## Exercise requirements
Switch "sandy beach" to "stretch of sand" in the material, starting at the line that contains "Noting the positions, is" and ending at the line that contains "white building (bbox(148, 126, 166, 144)), white", and change nothing else. Give back only those lines, without the pictures.

## Information provided
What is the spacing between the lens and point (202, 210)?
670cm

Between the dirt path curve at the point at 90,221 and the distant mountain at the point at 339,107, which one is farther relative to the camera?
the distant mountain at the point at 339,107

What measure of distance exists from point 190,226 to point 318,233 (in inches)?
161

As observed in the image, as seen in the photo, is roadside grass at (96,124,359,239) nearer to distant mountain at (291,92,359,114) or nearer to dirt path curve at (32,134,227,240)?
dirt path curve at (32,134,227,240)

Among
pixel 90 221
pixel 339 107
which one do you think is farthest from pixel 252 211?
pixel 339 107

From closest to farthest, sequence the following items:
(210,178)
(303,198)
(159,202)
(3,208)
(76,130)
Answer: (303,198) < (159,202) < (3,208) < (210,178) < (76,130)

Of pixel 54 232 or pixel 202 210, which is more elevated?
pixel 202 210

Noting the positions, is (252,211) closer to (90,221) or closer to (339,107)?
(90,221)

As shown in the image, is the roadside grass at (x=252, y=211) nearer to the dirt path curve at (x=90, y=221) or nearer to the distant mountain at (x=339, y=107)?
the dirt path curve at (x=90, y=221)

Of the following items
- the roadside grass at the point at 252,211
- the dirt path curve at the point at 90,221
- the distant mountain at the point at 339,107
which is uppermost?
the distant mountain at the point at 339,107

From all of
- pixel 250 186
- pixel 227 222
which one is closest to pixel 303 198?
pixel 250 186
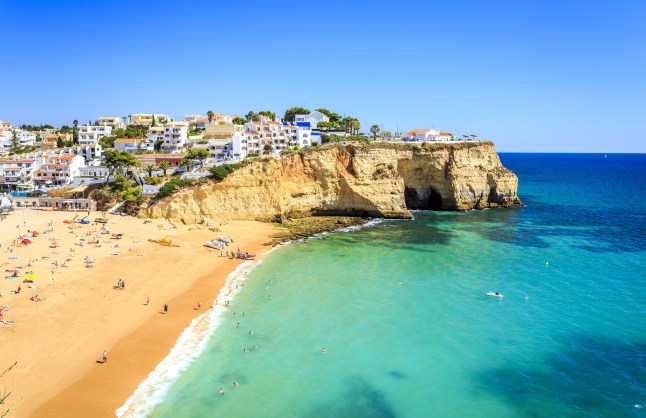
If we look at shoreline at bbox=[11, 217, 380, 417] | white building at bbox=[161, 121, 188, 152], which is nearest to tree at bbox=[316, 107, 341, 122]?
white building at bbox=[161, 121, 188, 152]

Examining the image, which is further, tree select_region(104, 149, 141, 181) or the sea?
tree select_region(104, 149, 141, 181)

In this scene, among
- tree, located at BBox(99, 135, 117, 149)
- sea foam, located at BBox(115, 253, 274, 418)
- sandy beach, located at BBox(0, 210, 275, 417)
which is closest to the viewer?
sea foam, located at BBox(115, 253, 274, 418)

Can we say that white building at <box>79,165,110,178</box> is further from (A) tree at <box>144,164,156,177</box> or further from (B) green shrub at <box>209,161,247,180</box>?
(B) green shrub at <box>209,161,247,180</box>

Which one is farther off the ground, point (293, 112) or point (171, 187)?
point (293, 112)

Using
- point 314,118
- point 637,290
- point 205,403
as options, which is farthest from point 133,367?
point 314,118

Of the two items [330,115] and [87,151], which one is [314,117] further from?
[87,151]

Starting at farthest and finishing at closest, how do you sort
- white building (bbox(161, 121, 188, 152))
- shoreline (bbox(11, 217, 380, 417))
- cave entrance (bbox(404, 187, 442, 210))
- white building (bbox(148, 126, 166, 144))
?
white building (bbox(148, 126, 166, 144)), white building (bbox(161, 121, 188, 152)), cave entrance (bbox(404, 187, 442, 210)), shoreline (bbox(11, 217, 380, 417))

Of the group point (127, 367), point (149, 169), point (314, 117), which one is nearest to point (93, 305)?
point (127, 367)

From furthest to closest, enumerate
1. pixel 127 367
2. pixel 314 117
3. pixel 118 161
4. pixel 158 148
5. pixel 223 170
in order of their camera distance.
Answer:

## Reply
Noting the positions, is (252,211) closer to (90,221) or closer to (339,107)?
(90,221)

As shown in the image, is the roadside grass at (x=252, y=211) nearer to the dirt path curve at (x=90, y=221) or nearer to the distant mountain at (x=339, y=107)?
the dirt path curve at (x=90, y=221)

Of the following items
- the roadside grass at the point at 252,211
- the dirt path curve at the point at 90,221
- the distant mountain at the point at 339,107
which is uppermost?
the distant mountain at the point at 339,107

From all of
- pixel 250 186
- pixel 227 222
which one is closest to pixel 303 198?
pixel 250 186
If we look at shoreline at bbox=[11, 217, 380, 417] | white building at bbox=[161, 121, 188, 152], which is nearest to tree at bbox=[316, 107, 341, 122]?
white building at bbox=[161, 121, 188, 152]

Examining the image, which is further, tree select_region(104, 149, 141, 181) or the sea?
tree select_region(104, 149, 141, 181)

In this scene, among
- tree, located at BBox(99, 135, 117, 149)
- sea foam, located at BBox(115, 253, 274, 418)
- stretch of sand, located at BBox(0, 210, 275, 417)
which is closest to the viewer?
sea foam, located at BBox(115, 253, 274, 418)

Can we say that white building at <box>79,165,110,178</box> is further from (A) tree at <box>144,164,156,177</box> or further from (B) green shrub at <box>209,161,247,180</box>?
(B) green shrub at <box>209,161,247,180</box>

Which one is farther off the ground, point (293, 112) or point (171, 187)?
point (293, 112)

Using
- point 314,118
- point 637,290
- point 205,403
as options, which is farthest from point 133,367?
point 314,118

Of the two items [330,115] and [87,151], which one is [314,117] further from?
[87,151]

Starting at farthest and finishing at closest, how do you sort
- white building (bbox(161, 121, 188, 152))
- shoreline (bbox(11, 217, 380, 417))
- cave entrance (bbox(404, 187, 442, 210))
- white building (bbox(148, 126, 166, 144))
?
white building (bbox(148, 126, 166, 144)), white building (bbox(161, 121, 188, 152)), cave entrance (bbox(404, 187, 442, 210)), shoreline (bbox(11, 217, 380, 417))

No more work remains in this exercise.